La povertà ci fa paura. E le “nuove” povertà ci fanno forse più paura delle “vecchie”, perché ci ricordano quanto sia facile cadere in uno stato di indigenza. E la paura può portare a reazioni non razionali che alimentano stereotipi e pregiudizi che non giovano alla ricerca di soluzioni.

Secondo uno di questi stereotipi la povertà è un fenomeno omogeneo. Ma i poveri non sono tutti uguali, né la povertà è uguale per tutti: cause, circostanze, evoluzioni e vissuti sono assai diversificati. Raramente la caduta in povertà è legata solo ad una mancanza di denaro, ma è spesso dovuta a fattori molto diversi, come la perdita di una persona cara, il verificarsi di improvvisi problemi di salute, la presenza in casa di un familiare con patologie gravi, o tutte queste cose insieme.

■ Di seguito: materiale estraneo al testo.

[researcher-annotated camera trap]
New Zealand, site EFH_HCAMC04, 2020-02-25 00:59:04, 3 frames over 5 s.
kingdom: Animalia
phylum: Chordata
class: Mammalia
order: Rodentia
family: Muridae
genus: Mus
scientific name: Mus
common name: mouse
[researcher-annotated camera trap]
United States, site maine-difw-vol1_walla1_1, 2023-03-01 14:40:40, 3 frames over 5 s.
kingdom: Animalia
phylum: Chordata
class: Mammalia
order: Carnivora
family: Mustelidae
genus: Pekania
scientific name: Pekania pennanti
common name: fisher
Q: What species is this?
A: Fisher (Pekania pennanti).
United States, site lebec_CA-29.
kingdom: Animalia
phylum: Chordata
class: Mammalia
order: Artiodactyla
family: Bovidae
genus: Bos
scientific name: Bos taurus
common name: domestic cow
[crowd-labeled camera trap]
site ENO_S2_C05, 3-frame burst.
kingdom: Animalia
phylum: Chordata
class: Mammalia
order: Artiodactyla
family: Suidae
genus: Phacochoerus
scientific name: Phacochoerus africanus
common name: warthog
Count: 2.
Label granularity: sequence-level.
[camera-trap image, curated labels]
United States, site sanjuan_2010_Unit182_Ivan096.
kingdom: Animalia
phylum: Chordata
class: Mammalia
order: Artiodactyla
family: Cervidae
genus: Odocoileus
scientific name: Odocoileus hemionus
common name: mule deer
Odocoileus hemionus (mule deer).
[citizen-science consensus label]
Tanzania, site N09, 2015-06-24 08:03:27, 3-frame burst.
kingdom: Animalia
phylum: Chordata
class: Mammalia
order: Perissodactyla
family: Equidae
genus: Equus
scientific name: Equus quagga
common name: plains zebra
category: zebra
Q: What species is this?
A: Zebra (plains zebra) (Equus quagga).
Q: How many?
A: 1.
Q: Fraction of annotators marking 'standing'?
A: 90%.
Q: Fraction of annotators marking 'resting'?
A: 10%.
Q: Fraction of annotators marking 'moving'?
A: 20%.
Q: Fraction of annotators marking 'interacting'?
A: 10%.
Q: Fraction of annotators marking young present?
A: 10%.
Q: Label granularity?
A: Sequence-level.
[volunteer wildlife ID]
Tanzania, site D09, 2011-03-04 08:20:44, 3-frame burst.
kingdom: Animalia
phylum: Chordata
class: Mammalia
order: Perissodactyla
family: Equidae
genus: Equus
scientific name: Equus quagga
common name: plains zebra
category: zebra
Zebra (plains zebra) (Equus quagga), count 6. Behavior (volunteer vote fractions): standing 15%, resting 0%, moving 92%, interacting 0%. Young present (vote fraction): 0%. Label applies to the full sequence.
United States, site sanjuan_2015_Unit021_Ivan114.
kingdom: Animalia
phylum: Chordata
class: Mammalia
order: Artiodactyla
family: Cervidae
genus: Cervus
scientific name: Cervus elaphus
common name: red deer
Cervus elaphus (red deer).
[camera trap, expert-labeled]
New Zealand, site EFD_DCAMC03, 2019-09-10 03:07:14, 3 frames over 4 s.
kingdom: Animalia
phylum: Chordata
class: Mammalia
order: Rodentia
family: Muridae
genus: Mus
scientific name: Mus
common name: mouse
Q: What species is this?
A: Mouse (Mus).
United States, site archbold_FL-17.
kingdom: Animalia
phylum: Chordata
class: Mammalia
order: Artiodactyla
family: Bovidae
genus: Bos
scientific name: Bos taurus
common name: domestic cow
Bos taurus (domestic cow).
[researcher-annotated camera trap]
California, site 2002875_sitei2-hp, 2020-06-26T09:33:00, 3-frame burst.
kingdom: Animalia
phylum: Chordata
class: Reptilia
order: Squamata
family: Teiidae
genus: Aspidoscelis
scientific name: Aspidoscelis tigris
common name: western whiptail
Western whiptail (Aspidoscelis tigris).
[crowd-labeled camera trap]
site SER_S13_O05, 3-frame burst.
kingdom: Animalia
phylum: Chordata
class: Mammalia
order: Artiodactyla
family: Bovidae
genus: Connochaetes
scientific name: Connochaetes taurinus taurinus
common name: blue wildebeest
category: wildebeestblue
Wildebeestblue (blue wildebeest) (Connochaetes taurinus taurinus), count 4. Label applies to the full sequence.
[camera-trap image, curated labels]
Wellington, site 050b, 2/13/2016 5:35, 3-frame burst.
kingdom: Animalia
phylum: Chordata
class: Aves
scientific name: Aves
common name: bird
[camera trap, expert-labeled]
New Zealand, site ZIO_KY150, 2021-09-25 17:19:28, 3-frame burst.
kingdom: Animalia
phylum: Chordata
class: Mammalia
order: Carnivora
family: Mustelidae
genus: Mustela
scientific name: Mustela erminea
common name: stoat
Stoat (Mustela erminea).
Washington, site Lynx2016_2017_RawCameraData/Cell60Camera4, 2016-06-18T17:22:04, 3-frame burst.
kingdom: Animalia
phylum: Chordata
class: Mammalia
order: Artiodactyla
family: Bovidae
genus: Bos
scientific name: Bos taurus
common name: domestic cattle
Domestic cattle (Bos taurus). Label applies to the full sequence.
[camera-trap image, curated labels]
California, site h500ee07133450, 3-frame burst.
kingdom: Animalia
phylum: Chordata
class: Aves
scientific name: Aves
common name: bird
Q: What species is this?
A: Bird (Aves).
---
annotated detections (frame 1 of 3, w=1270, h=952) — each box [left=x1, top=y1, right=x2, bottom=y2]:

Un’altra idea piuttosto comune è che le soluzioni possano essere uguali per tutti. È plausibile un’idea del genere? In un condominio, gli appartamenti vuoti sono molto simili: stesso progetto; pareti, porte e finestre nelle stesse posizioni. Ma nessuno si aspetta che, una volta che gli inquilini ci vivranno abbastanza a lungo, gli appartamenti rimangano uguali. Perché pensare allora che in altri ambiti della vita accada diversamente? Ciascuno di noi ha proprie capacità di adattamento, e differenti risorse ed energie. Ognuno di noi ha poi anche un diverso progetto di vita ed esistono idee molto disparate in merito a ciò che si può ritenere giusto e importante e a cosa dia senso alla vita. Insomma, non tutti hanno le stesse aspirazioni. Ricordo, ad esempio, che ho conosciuto una persona che pensa che la felicità dipenda dal fatto di poter avere relazioni segnate da affetti profondi. Questa persona ha molti amici e affetti, infatti. Per le statistiche ufficiali figurerebbe tra i casi di povertà estrema, ma dice di essere felice perché ha ciò che per lui è importante e riesce a vivere dignitosamente col poco che ha e che in parte gli procurano i suoi tanti amici.

Se ci liberiamo da alcuni dei nostri stereotipi sulla povertà, ci liberiamo anche dall’idea che per combatterla basti dare del denaro a chi è povero. Le ricerche più serie ci dicono che questa idea è sbagliata e mostrano che le politiche che si basano su questa convinzione sono inefficaci. La ricerca ci dice anche che si tratta di un triplo spreco di denaro pubblico. Primo, perché non risolve i problemi delle persone. Secondo, perché destina ingenti risorse ad erogazioni a fondo perduto, anziché investire sulle capacità delle persone che si pretende aiutare. E infine perché chi è professionalmente preparato (e pagato) per dare un sostegno nelle situazioni più difficili è ridotto a mero passacarte che certifica il possesso dei requisiti necessari per accedere ai contributi. A questo triplo spreco si aggiunge una doppia mortificazione. Quella di persone che possiedono risorse, capacità e dignità, ma alle quali si concede denaro solo se accettano l’etichetta di incapaci o indigenti. E quella degli assistenti sociali che vedono svilita la propria professionalità e azzerata la loro funzione sociale.